As soon as I mailed the letter, I knew that I’d spoken too soon and said too much, even though what I had said was obviously true and, besides that, true to what I felt. The word astonishingly repeatedly slipped my memory in the days that followed. It was too painful to be reminded of my clumsy come-on. How beautiful had I said she was? Astoundingly? Devastatingly? Outrageously? For days I mentally dredged up the letter and subjected it to withering review. What an ass! Why did I have to go and say anything? There would have been plenty of time to tell her how beautiful she was when I got there, when I was actually beholding her beauty.

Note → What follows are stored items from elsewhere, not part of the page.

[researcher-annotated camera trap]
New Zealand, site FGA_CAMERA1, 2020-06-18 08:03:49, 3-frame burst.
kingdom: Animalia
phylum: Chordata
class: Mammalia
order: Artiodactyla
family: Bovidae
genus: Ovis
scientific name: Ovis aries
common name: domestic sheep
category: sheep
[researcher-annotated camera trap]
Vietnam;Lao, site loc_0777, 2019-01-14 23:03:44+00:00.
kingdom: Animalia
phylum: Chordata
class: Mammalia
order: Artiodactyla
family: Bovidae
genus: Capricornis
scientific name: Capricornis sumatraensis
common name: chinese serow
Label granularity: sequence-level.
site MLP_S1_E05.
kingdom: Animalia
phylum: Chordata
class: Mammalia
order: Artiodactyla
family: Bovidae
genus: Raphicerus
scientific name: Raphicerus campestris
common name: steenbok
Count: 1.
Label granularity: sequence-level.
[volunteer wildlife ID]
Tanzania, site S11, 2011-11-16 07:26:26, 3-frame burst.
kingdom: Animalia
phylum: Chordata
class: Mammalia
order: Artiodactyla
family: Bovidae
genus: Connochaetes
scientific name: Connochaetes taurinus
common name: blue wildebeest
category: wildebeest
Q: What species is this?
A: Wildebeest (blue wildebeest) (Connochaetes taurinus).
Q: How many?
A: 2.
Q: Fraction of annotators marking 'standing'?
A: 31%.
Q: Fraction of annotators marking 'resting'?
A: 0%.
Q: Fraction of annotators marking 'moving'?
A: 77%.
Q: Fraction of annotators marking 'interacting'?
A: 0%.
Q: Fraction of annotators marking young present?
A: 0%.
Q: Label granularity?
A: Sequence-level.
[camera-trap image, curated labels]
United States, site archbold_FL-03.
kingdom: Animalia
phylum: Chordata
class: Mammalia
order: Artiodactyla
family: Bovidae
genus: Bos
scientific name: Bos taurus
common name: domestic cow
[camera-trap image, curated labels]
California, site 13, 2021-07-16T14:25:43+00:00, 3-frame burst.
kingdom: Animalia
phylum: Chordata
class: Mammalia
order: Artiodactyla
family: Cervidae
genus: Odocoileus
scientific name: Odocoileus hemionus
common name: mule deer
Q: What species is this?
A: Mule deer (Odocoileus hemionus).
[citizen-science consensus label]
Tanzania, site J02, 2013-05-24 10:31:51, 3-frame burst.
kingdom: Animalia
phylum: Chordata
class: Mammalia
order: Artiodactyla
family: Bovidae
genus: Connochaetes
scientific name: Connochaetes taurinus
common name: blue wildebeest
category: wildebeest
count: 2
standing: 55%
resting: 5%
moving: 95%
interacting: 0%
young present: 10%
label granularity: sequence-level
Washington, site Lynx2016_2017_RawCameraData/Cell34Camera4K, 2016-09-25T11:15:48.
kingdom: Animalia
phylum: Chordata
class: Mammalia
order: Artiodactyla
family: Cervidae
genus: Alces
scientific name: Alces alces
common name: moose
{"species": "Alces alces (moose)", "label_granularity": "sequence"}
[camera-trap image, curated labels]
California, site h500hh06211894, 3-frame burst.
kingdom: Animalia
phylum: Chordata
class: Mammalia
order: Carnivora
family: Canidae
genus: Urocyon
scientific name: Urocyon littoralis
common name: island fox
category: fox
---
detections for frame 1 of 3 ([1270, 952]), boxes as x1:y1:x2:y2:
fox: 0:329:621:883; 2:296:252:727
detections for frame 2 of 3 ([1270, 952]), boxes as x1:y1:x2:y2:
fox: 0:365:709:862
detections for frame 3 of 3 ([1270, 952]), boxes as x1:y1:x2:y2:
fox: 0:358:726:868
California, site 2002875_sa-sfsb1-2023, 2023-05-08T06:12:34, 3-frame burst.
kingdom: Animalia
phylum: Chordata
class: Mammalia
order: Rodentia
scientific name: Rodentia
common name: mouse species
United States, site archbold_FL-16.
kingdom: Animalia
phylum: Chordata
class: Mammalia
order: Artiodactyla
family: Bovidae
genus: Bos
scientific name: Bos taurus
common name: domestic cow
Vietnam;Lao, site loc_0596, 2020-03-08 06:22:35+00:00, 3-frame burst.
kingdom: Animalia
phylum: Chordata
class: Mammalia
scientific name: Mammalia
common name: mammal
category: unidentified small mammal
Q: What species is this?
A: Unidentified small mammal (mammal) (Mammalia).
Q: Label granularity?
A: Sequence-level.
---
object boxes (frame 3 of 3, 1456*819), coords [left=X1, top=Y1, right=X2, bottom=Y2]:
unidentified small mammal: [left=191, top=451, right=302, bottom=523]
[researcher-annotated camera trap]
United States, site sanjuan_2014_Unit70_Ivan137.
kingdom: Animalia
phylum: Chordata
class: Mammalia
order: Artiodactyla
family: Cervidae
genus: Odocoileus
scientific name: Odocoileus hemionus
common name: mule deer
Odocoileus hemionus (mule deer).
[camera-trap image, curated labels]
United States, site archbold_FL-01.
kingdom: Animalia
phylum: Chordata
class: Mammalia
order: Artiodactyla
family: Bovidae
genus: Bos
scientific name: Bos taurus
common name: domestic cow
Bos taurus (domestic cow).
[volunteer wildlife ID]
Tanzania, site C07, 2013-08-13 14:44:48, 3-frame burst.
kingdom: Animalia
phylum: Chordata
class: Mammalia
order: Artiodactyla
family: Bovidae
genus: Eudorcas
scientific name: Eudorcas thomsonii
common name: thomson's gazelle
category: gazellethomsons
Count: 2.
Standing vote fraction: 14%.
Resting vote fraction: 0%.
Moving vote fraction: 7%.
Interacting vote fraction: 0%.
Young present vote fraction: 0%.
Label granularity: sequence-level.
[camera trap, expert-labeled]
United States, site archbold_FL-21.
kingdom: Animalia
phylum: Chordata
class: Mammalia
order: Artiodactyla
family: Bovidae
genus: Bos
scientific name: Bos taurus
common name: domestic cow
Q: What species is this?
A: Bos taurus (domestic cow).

A few days later she replied with a postcard: Bouguereau’s painting of two young angels embracing. It was close to two in the afternoon. I stood in sunlight next to the mailbox on Lake Michigan Drive. Birds were probably singing in the woods; I can’t really recall. On the back of the postcard was a message: “I loved your letter & I want to kiss you: I want to kiss you.”
There are still a few days to go before I leave. Four, exactly. The things that I’ve been doing up to now to wait out the waiting — refinishing doors for my brother-in-law, driving into town at every opportunity to check my e-mail at the library and pick up some bananas, watching the NBA playoffs and the Italian bike races on television, obsessively cleaning and lubricating my bikes: things done to take my mind off other things and trick time into passing more quickly than it would have passed otherwise — are now performed like a dance, to music. The waiting has turned into something more like patience.
Things in the refrigerator will have to be eaten: the purple asparagus bought from an angelic blond farm girl at a roadside stand. She said some people thought the purple was a little sweeter than the green. I still haven’t done anything about the copper teakettle that suffered a meltdown and lost its spout that night I was talking on the phone with the woman in question and forgot about the water heating on the stove. The house is clean enough, but I’ll clean it anyway and water the potted flowers that won’t be watered again until the Lutherans arrive. Then, come Tuesday, I’ll get up early in the morning and drive like mad to her door.